If a patient has a known history of a carcinoma, even in the remote past, a newly discovered bone lesion is most likely to be a metastasis. In any patient older than 40 years, even without a history of malignancy, a newly discovered, aggressive-appearing bone lesion is most likely to be metastatic carcinoma or multiple myeloma. The proper workup of a patient with suspected metastases of unknown origin is discussed in detail in Chapter 24 .
Briefly, the workup consists of a history and physical examination, including breast or prostate; basic laboratory tests, including serum protein electrophoresis and possibly prostate-specific antigen; a radiograph of the entire involved bone; a chest radiograph; a bone scan to look for other sites of disease; and CT of the chest, abdomen, and pelvis. Failure to complete this workup before biopsy can lead to serious errors in patient care. This simple approach identifies the primary lesion in more than 85% of patients who have metastases of unknown origin. After the workup is complete, a biopsy can be performed. Even if a patient has a known history of carcinoma, a biopsy of the first site of bone disease must be performed to establish a firm relationship between the primary carcinoma and the suspected metastasis. This biopsy must be done in the same manner as a biopsy for a suspected primary sarcoma because, in rare instances, it may prove to be a primary sarcoma ( Fig. 27.23 ). Subsequent bone metastases can be treated without biopsy confirmation.
Most carcinomas metastatic to bone are from the breast and prostate, followed by the lung, kidney, thyroid, and gastrointestinal tract in order of decreasing frequency. For patients who have suspected metastases of unknown origin, however, the most common primary malignancies are in the lung or kidney. Breast and prostate are uncommon sites of primary disease for this group of patients. This phenomenon has several possible explanations. First, the primary lesions in patients with breast cancer or prostate cancer may be detected more easily early in the disease course. Second, breast cancer and prostate cancer may not metastasize to bone until relatively late. Finally, lung and kidney cancer may escape detection until very late in the disease course and may metastasize to bone relatively earlier.

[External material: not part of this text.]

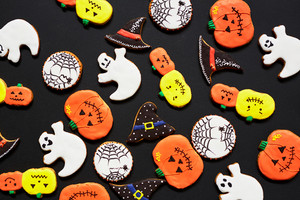 Creative background made up of Halloween biscuits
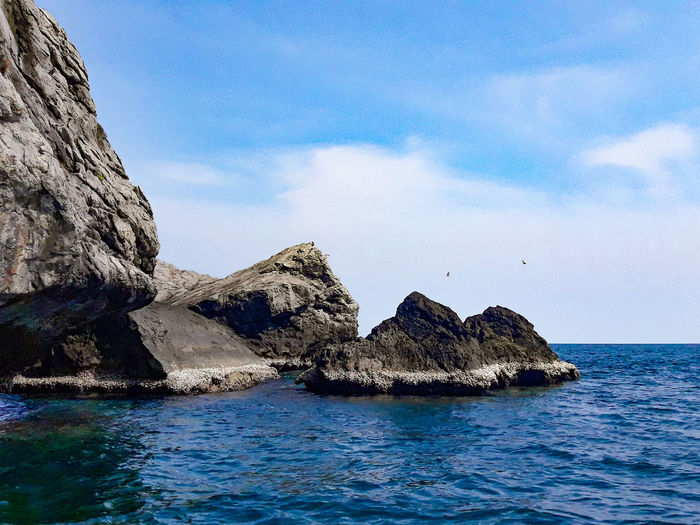 Sea of Chumphon Islands Beauty In Nature Blue Cloud - Sky Day Eroded Formation Idyllic Nature No People Non-urban Scene Outdoors Rock Rock - Object Rock Formation Scenics - Nature Sea Sky Solid Stack Rock Tranquil Scene Tranquility Water Waterfront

The radiographic appearance of metastatic carcinoma varies. The appearance usually is aggressive, suggesting malignancy. The lesions may be lytic, blastic, or mixed. Breast cancer and prostate cancer typically produce blastic lesions. Kidney cancer and thyroid cancer usually are purely lytic. Lung cancer may produce a mixed appearance. If the lesion is distal to the elbow or knee, lung cancer is the most likely primary lesion. In addition, metastatic lung cancer may have the distinct appearance of a “bite” taken out of the cortex.
The microscopic appearance of metastatic carcinoma usually is similar to that of the primary lesion. In well-differentiated cases, the biopsy easily yields the correct diagnosis. In some cases, such as a sarcomatoid kidney cancer, immunohistochemistry may be required to reveal epithelial markers.
The treatment of carcinoma metastatic to bone is multimodal. Systemic treatment with cytotoxic agents is directed by the medical oncologist. Hormone manipulation may be beneficial for patients with breast or prostate cancer. Radioactive iodine may be beneficial for some patients with metastatic thyroid cancer. Bisphosphonates have a role in preventing new metastatic bone lesions from forming and slow the growth of existing lesions by inhibiting osteoclast resorption of bone. Most symptomatic bone metastases are responsive to radiation. Some carcinomas, especially kidney cancer, are typically radioresistant. Some of these lesions can be treated with radiofrequency ablation or cryoablation. Surgery is required for treatment of impending or actual pathologic fractures.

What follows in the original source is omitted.